Chicago's Short-Sighted Snow Removal Policy Comes At Steep Cost

It's been snowing all week with nary a snow plow in sight. Chicago has a new snow removal policy and it's illogical and ill-conceived at best. A knee-jerk political reaction to a budgetary crisis that promises to do more harm than good.

It used to be that Chicago was well-prepared for winter storms and its citizenry could depend on a swift reaction from Streets and Sanitation to clear the highways and roads and generally to keep traffic moving apace. Things are different now that Chicago and virtually every other governmental entity in the country are experiencing unexpected budgetary shortfalls. No one could have expected this result only a few months ago. But, then came the financial crisis and the TARP and the loss of jobs and anticipated tax receipts.
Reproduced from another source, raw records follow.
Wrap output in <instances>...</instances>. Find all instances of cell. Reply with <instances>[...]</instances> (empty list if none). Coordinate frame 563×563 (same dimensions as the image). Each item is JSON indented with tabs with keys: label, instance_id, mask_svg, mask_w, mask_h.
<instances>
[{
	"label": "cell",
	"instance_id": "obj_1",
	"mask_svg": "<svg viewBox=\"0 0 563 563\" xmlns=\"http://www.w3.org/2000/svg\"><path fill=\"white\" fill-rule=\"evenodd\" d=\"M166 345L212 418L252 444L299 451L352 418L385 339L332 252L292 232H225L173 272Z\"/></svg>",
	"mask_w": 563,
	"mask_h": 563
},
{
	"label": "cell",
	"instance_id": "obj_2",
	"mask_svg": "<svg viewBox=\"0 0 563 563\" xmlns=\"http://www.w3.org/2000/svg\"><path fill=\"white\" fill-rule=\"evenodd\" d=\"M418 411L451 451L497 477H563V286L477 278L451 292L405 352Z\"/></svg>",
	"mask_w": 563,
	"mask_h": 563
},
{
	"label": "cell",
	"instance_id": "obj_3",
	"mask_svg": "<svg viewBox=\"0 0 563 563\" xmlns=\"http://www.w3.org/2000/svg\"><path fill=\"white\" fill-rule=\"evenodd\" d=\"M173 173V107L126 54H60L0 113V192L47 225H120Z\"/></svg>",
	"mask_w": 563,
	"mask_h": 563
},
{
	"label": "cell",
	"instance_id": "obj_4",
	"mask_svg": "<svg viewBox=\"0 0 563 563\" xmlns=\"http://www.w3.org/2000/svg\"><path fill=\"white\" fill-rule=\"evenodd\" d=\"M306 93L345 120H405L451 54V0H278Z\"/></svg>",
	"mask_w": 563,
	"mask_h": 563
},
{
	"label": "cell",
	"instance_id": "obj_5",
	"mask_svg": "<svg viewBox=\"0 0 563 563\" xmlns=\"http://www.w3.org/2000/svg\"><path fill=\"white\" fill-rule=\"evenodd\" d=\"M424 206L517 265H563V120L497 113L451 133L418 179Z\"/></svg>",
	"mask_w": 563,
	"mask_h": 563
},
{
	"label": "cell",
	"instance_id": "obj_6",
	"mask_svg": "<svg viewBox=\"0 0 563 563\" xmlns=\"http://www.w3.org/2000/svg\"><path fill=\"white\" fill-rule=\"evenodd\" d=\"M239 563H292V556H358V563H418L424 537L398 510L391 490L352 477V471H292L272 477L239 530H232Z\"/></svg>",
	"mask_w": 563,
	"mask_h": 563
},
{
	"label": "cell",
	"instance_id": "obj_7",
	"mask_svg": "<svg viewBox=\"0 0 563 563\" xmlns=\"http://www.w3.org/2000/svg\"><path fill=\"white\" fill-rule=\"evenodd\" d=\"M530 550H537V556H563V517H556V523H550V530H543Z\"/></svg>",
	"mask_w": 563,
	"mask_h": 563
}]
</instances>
How has Chicago responded to this crisis? By cutting back on virtually all non-emergency governmental services, including snow removal. The justification for which is that, like many other governmental services, it can still be adequate with less capacity and frequency. (Remember, we are talking about winter in Chicago, not Las Vegas.) While it is true that a reduction in expenditures for snow removal will save costs for that budgetary line item, it will not result in overall economic savings for the City. Nor will it buttress the budget. Rather, it will come at a steep and incalculable price and a net economic loss for the City.

Here we are the weekend before Christmas, typically the busiest shopping weekend of the year and we are beset not only by freezing temperatures and incessant snowfall, but also by transportation gridlock. What should be a last minute surge of holiday shoppers with money to spend is turning out to be one big traffic headache, that is if one can even navigate the roads at all.

And here is the problem inherent in the type of short-term thinking leading to the ill-conceived government policy of which I speak and for which government is so notable: Oftentimes it actually achieves the exact opposite result intended on a macro-economic basis. As noted, the City will save some snow removal dollars but to what end? To leave the streets unpassable and cars immobilized from heaps of snow. To discourage City residents and suburbanites from journeying to Michigan Avenue and Downtown and elsewhere in the City for a final holiday shopping spree. To find stores and other retail outlets of every kind with substantially fewer customers than projected in the final days before Christmas. Did the policymakers even consider these consequences when they effectively allowed Chicago to be snowed-in?

The economics of Chicago's snow removal policy will become abundantly clear in short order. Retail revenues of all forms will be substantially lower and, consequently, so will sales and other tax receipts. Emptier stores, restaurants, movie theatres and service stations necessarily leads to this inevitability. Hence, from a macro-economic point of view, without even considering the increased safety risk to people and property from a laissez-faire snow removal policy, Chicago gambled on a mild winter and so far has lost.

In the end, the taxpayer will be on the hook. More taxes and fees will be demanded because the budget shortfall will be worse than forecast as a direct result of the unsound snow removal policy. A policy that was economically flawed at the outset. A policy that only considered the short-term political benefit of saving relatively meager budgetary dollars as compared to the staggering loss of tax receipts, not to mention increased business hardships and loss of jobs -- the ultimate sources of Chicago's tax base.